* [EXERCISE DIRECTIONS]
Copy each line below without leaving any out.

* [RECORDS TO USE]
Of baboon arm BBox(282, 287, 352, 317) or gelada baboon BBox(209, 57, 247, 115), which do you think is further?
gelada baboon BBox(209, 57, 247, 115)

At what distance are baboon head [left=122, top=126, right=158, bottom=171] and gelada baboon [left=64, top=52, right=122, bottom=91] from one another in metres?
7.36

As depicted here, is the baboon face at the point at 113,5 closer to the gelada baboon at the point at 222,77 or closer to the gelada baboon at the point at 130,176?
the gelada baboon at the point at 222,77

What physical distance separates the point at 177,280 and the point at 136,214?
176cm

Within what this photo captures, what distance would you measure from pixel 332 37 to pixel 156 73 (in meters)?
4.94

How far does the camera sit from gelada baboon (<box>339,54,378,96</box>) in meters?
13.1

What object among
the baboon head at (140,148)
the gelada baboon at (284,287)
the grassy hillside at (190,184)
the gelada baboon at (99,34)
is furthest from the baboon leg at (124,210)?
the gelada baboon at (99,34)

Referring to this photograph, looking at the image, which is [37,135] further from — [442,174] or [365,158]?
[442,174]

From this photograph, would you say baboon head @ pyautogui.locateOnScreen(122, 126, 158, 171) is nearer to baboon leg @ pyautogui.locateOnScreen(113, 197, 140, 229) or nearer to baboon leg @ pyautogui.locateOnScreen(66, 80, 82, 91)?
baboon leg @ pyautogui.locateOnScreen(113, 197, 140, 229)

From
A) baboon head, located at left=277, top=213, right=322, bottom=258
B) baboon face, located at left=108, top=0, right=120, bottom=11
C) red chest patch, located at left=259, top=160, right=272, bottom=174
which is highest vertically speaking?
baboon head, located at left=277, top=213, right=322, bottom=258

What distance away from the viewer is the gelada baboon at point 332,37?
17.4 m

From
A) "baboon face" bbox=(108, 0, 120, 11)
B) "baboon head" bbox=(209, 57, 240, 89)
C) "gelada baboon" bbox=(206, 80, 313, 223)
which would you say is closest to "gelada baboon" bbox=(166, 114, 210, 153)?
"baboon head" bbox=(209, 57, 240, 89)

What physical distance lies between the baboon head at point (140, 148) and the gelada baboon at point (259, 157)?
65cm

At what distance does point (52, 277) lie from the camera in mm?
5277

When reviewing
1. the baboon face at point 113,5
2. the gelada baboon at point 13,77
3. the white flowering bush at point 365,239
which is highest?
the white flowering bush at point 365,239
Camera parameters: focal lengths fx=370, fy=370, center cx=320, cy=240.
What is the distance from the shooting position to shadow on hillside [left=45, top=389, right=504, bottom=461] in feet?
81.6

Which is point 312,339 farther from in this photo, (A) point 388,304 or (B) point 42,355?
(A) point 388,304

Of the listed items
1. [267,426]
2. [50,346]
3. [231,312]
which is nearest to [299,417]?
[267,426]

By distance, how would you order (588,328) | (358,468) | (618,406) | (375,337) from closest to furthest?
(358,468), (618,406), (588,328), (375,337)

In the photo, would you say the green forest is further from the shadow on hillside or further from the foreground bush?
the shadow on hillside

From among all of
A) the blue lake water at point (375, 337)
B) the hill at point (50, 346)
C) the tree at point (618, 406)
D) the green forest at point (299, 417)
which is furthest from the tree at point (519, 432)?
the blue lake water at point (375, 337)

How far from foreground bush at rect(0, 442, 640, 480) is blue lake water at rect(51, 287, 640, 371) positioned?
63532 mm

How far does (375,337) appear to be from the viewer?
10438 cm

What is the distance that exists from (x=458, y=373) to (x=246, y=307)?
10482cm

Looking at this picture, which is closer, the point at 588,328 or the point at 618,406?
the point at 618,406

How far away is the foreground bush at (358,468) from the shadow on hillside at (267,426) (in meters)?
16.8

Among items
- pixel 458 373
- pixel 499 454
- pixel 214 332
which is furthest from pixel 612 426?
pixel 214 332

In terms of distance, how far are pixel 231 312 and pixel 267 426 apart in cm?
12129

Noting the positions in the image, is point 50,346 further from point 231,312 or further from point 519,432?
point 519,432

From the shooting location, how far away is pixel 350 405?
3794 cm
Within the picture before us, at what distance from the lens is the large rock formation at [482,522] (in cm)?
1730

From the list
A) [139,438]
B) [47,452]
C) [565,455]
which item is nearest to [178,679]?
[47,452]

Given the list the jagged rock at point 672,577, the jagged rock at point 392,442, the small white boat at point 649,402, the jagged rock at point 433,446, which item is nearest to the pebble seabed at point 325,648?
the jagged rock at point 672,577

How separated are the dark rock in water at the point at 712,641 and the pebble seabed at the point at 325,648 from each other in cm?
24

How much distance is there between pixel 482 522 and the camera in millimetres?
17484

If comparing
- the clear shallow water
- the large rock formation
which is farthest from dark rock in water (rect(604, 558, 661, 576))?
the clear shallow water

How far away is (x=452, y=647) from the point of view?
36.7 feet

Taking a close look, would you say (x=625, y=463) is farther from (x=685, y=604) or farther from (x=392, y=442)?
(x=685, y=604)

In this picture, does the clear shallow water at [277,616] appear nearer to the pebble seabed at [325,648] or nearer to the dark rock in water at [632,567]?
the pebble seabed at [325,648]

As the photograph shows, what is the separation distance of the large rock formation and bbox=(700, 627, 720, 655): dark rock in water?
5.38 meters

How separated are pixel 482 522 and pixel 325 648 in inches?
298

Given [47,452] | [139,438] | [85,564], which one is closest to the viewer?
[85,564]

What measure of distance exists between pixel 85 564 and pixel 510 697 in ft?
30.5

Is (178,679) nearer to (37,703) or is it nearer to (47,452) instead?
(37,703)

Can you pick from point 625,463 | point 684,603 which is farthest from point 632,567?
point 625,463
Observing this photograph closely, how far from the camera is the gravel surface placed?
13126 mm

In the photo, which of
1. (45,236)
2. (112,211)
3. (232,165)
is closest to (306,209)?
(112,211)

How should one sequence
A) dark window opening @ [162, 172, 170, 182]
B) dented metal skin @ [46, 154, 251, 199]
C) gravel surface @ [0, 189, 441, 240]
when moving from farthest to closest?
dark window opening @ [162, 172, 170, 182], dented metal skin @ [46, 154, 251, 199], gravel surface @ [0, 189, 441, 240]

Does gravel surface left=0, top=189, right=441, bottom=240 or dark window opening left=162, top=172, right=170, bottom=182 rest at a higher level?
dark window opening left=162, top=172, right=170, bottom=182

* [RESULT]
Of baboon arm BBox(282, 287, 352, 317) or gelada baboon BBox(209, 57, 247, 115), which do you think is further?
gelada baboon BBox(209, 57, 247, 115)

At what distance are baboon head [left=122, top=126, right=158, bottom=171] and gelada baboon [left=64, top=52, right=122, bottom=91] from one another in metres?
7.36

As depicted here, is the baboon face at the point at 113,5 closer to the gelada baboon at the point at 222,77 or closer to the gelada baboon at the point at 130,176?
the gelada baboon at the point at 222,77

What physical distance separates the point at 177,280 and the point at 136,214?
176cm

Within what this photo captures, what distance would you measure from pixel 332 37 to pixel 156 73 (in meters)?
4.94

How far does the camera sit from gelada baboon (<box>339,54,378,96</box>) in meters?
13.1

What object among
the baboon head at (140,148)
the gelada baboon at (284,287)
the grassy hillside at (190,184)
the gelada baboon at (99,34)
is furthest from the baboon leg at (124,210)?
the gelada baboon at (99,34)

Referring to this photograph, looking at the image, which is [37,135] further from — [442,174] or [365,158]?
[442,174]

From this photograph, would you say baboon head @ pyautogui.locateOnScreen(122, 126, 158, 171) is nearer to baboon leg @ pyautogui.locateOnScreen(113, 197, 140, 229) or nearer to baboon leg @ pyautogui.locateOnScreen(66, 80, 82, 91)?
baboon leg @ pyautogui.locateOnScreen(113, 197, 140, 229)

From
A) baboon head, located at left=277, top=213, right=322, bottom=258
B) baboon face, located at left=108, top=0, right=120, bottom=11
C) red chest patch, located at left=259, top=160, right=272, bottom=174
which is highest vertically speaking?
baboon head, located at left=277, top=213, right=322, bottom=258

What distance away from the viewer is the gelada baboon at point 332,37?
17.4 m

From
A) "baboon face" bbox=(108, 0, 120, 11)
B) "baboon head" bbox=(209, 57, 240, 89)
C) "gelada baboon" bbox=(206, 80, 313, 223)
which would you say is closest to "gelada baboon" bbox=(166, 114, 210, 153)?
"baboon head" bbox=(209, 57, 240, 89)

What physical distance lies between the baboon head at point (140, 148) and the gelada baboon at point (259, 157)?
65cm

At what distance does point (52, 277) lie from the camera in mm?
5277

When reviewing
1. the baboon face at point 113,5
2. the gelada baboon at point 13,77
3. the white flowering bush at point 365,239
which is highest?
the white flowering bush at point 365,239
Camera parameters: focal lengths fx=370, fy=370, center cx=320, cy=240.
What is the distance from the shooting position to shadow on hillside [left=45, top=389, right=504, bottom=461] in feet?
81.6

Which is point 312,339 farther from in this photo, (A) point 388,304 or (B) point 42,355?
(A) point 388,304

Of the listed items
1. [267,426]
2. [50,346]
3. [231,312]
which is nearest to [299,417]?
[267,426]

By distance, how would you order (588,328) | (358,468) | (618,406) | (375,337) from closest to furthest?
(358,468), (618,406), (588,328), (375,337)

In the photo, would you say the green forest is further from the shadow on hillside or further from the foreground bush?
the shadow on hillside

From among all of
A) the blue lake water at point (375, 337)
B) the hill at point (50, 346)
C) the tree at point (618, 406)
D) the green forest at point (299, 417)
which is furthest from the tree at point (519, 432)?
the blue lake water at point (375, 337)

How far from foreground bush at rect(0, 442, 640, 480) is blue lake water at rect(51, 287, 640, 371) positioned?
63532 mm

How far does (375,337) appear to be from the viewer?
10438 cm

What is the distance that exists from (x=458, y=373) to (x=246, y=307)?
10482cm

Looking at this picture, which is closer, the point at 588,328 or the point at 618,406?
the point at 618,406

How far away is the foreground bush at (358,468) from the shadow on hillside at (267,426) (in meters)?
16.8

Among items
- pixel 458 373
- pixel 499 454
- pixel 214 332
which is furthest from pixel 612 426?
pixel 214 332

In terms of distance, how far are pixel 231 312 and pixel 267 426 apart in cm?
12129

Noting the positions in the image, is point 50,346 further from point 231,312 or further from point 519,432?
point 519,432

From the shooting location, how far away is pixel 350 405?
3794 cm
Within the picture before us, at what distance from the lens is the large rock formation at [482,522] (in cm)?
1730

From the list
A) [139,438]
B) [47,452]
C) [565,455]
which item is nearest to [178,679]?
[47,452]

Given the list the jagged rock at point 672,577, the jagged rock at point 392,442, the small white boat at point 649,402, the jagged rock at point 433,446, which item is nearest to the pebble seabed at point 325,648?
the jagged rock at point 672,577

How separated are the dark rock in water at the point at 712,641 and the pebble seabed at the point at 325,648 from each other in cm?
24

How much distance is there between pixel 482 522 and the camera in millimetres?
17484

If comparing
- the clear shallow water
- the large rock formation
which is farthest from dark rock in water (rect(604, 558, 661, 576))?
the clear shallow water

How far away is (x=452, y=647) from the point of view?
36.7 feet

Taking a close look, would you say (x=625, y=463) is farther from (x=685, y=604) or farther from (x=392, y=442)?
(x=685, y=604)

In this picture, does the clear shallow water at [277,616] appear nearer to the pebble seabed at [325,648] or nearer to the dark rock in water at [632,567]?
the pebble seabed at [325,648]

As the photograph shows, what is the separation distance of the large rock formation and bbox=(700, 627, 720, 655): dark rock in water?
5.38 meters

How separated are pixel 482 522 and pixel 325 648 in inches?
298

Given [47,452] | [139,438] | [85,564], which one is closest to the viewer?
[85,564]

What measure of distance exists between pixel 85 564 and pixel 510 697 in ft?
30.5

Is (178,679) nearer to (37,703) or is it nearer to (47,452) instead?
(37,703)

Can you pick from point 625,463 | point 684,603 which is farthest from point 632,567?
point 625,463
Observing this photograph closely, how far from the camera is the gravel surface placed?
13126 mm

In the photo, which of
1. (45,236)
2. (112,211)
3. (232,165)
is closest to (306,209)?
(112,211)

How should one sequence
A) dark window opening @ [162, 172, 170, 182]
B) dented metal skin @ [46, 154, 251, 199]
C) gravel surface @ [0, 189, 441, 240]
when moving from farthest to closest?
dark window opening @ [162, 172, 170, 182], dented metal skin @ [46, 154, 251, 199], gravel surface @ [0, 189, 441, 240]

Does gravel surface left=0, top=189, right=441, bottom=240 or dark window opening left=162, top=172, right=170, bottom=182 rest at a higher level?
dark window opening left=162, top=172, right=170, bottom=182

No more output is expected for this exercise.